Brideshead Revisited by Evelyn Waugh

The back cover describes Brideshead Revisited as “Evelyn Waugh’s best-loved, most passionate and most poignant novel” and I honestly tried very hard to like it.

Another book blogger wrote recently about not enjoying a book because it had redemption through suffering themes and as a non-Christian she just didn’t “get it”. In my case (as a believer) after reading almost 300 pages about drinking, adultery, and homosexuality I just didn’t “get” why anyone would enjoy reading a book about people who are so clueless! By the time some of the characters came around to seeing their need for faith they were on their death beds. I couldn’t help wondering, “Why couldn’t they find God in life and not just in death?” What a waste!

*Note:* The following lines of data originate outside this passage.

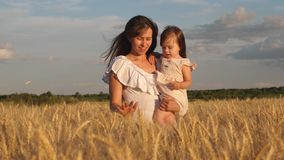 Little daughter kisses mom on a wheat field. happy family travels. baby in the arms of mom. mother walks with the baby stock video footage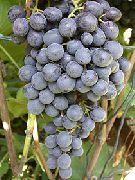 фото Восторг Черный виноград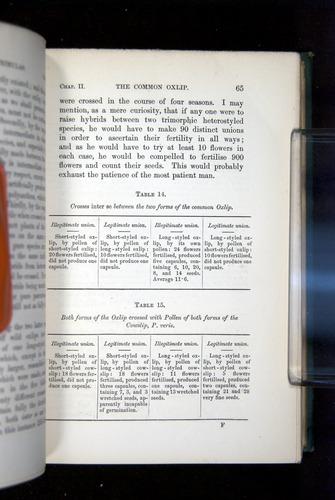 Image of Darwin-F1277-1877-065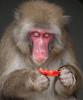 Japanese Macaque Artis BB2A9216 (j.a.kok) Tags: makaak macaque macaca japansemakaak japanesemacaque japan artis aap primaat primate mammal zoogdier dier animal asia azie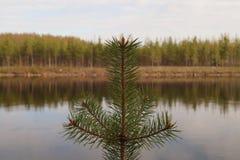 在湖岸背景的冷杉木 图库摄影
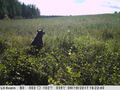 Bear loved our Russian field.png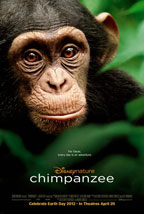 Chimpanzee preview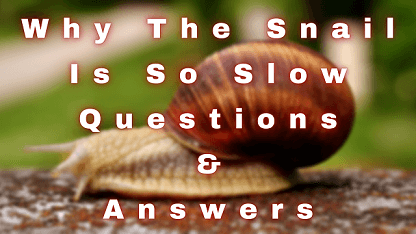 Why The Snail Is So Slow Questions & Answers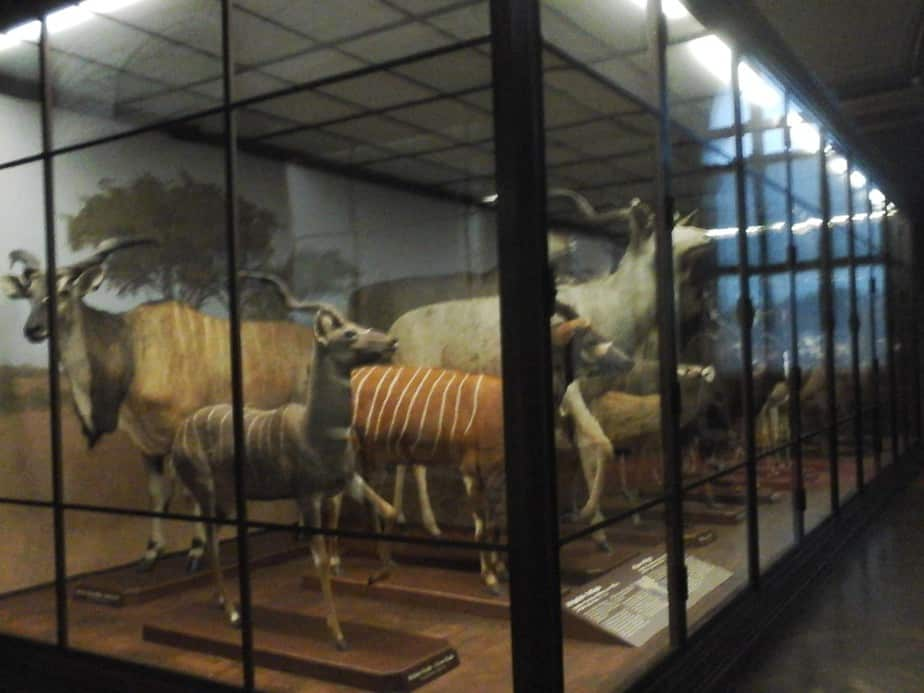 Vitrines en vitrines en vitrines vol dieren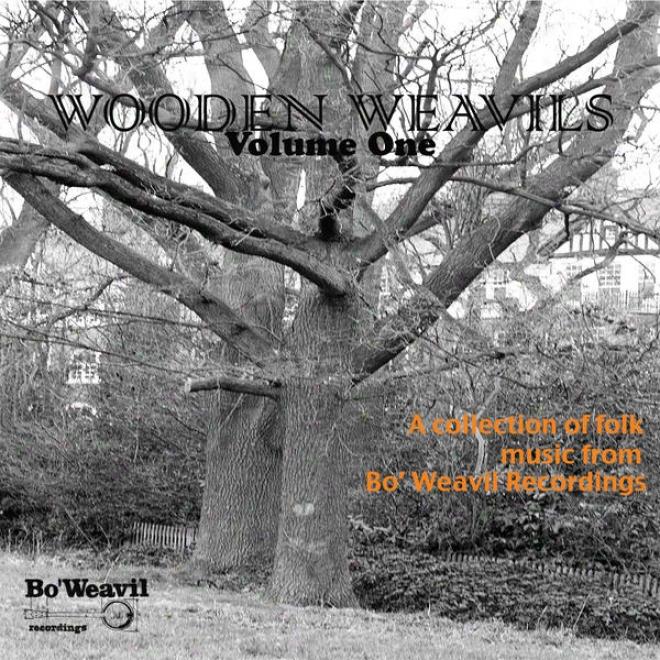 Wooden Weavil Volume 1 (collection Of Folk Music From Bo' Weavil Recordings)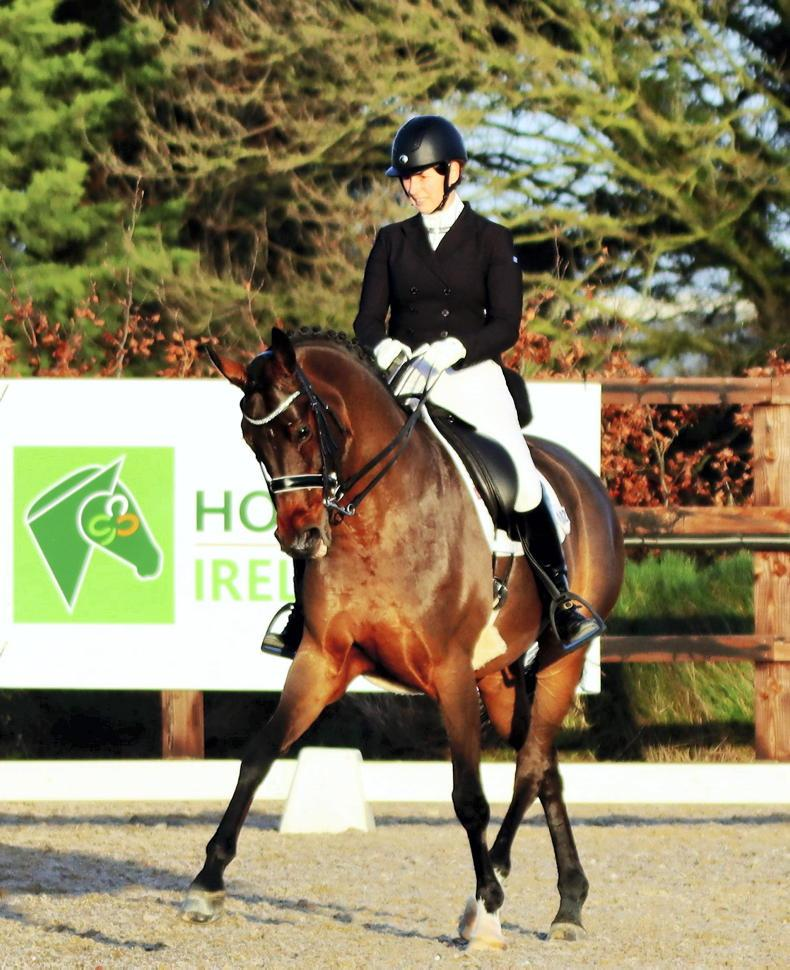 DRESSAGE:  Double joy for Mellor and Jarden
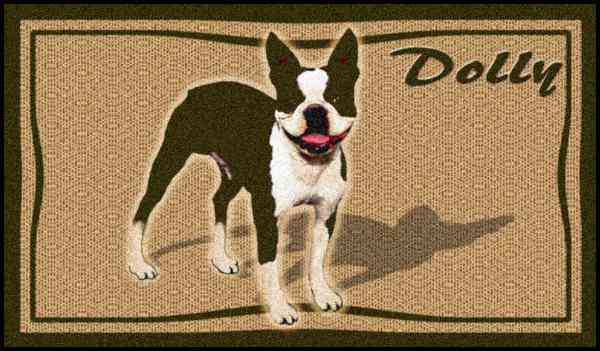 Animal_5512fff91daf2Boston Terriers - 3x5 -51330095235632.jpg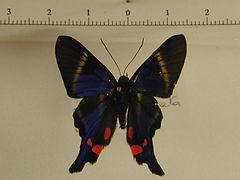 Rhetus periander periander mâle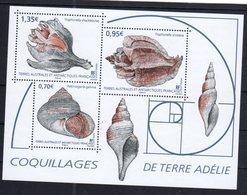 TAAF ,  FRENCH ANTARCTIC, 2019, MNH, SHELLS, SHEETLET - Coneshells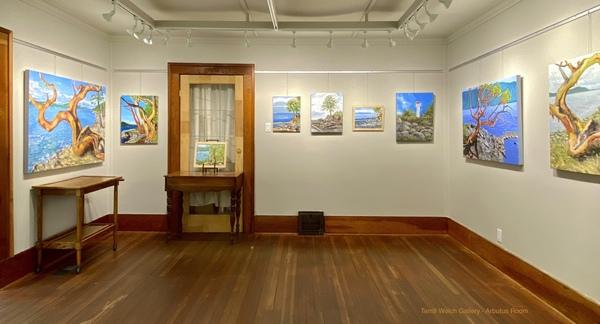 Terrill Welch Gallery Arbutus Room in Mayne Island, B.C.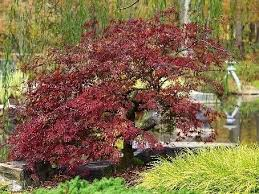5 great trees for small spaces southern living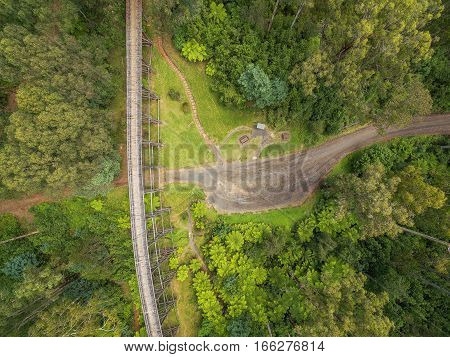 Aerial View Of Old Trestle Bridge Among Ferns And Eucalyptuses In Victoria, Australia.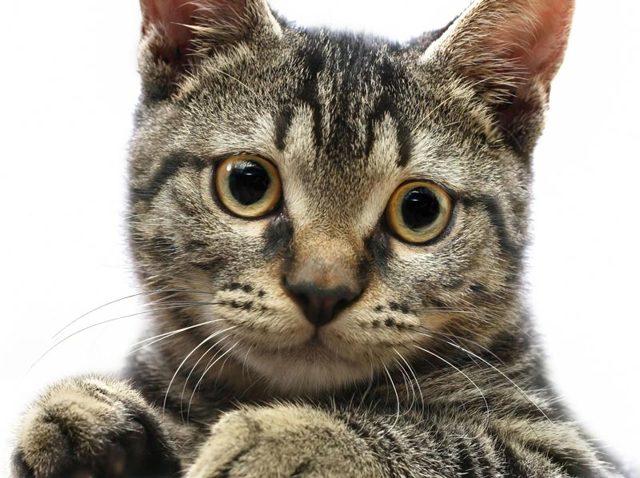 Трехцветные коты - бывают ли в природе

The “faith” in the novel is connected to Catholicism. Lady Marchmain, the matriarch of the story, is a devout Catholic and is rejected by her wayward son and husband because of it. In a conversation on page 254 we read:

“I sometimes think when people wanted to hate God, they hated mummy.”
“What do you mean by that, Cordelia?”
“Well, you see, she was saintly, but she wasn’t a saint. No one could really hate a saint, could they? They can’t really hate God either. When they want to hate him and his saints they have to find something like themselves and pretends it’s God and hate that…


It was interesting to me that the two people in the book who had a chance at happiness realized they could never achieve it because of the “Great Divide” brought about by religion (or lack thereof). Although Julia was a nominal believer she couldn’t accept the fact that her lover was an agnostic. At their breakup she says, “I’ve always been bad. Probably I shall be bad again, punished again. But the worse I am, the more I need God. I can’t shut myself out from his mercy… It may be a private bargain between me and God, that if I give up this one thing I want so much, however bad I am, he won’t quite despair of me in the end. (386)

Sadly, this is not how to experience God’s mercy – by giving up things to prove we are somehow worthy of it. I applaud Waugh for writing about the pull of grace on even the worst reprobate, but I felt dissatisfied with the lukewarm reactions of the characters to this same grace. If only they could have loved God as fervently as they had once hated Him!

Maybe to Waugh any reaction to grace is paltry in comparison to the extravagant love of the Giver. If you have a different take on this book I’d be happy to hear it.

1 comment:

Carrie said...

Well, I don't have a different take. I didn't get the fascination people have with this book. I found it to be depressing and annoying -- after trying really hard to like it! Nothin' doin'.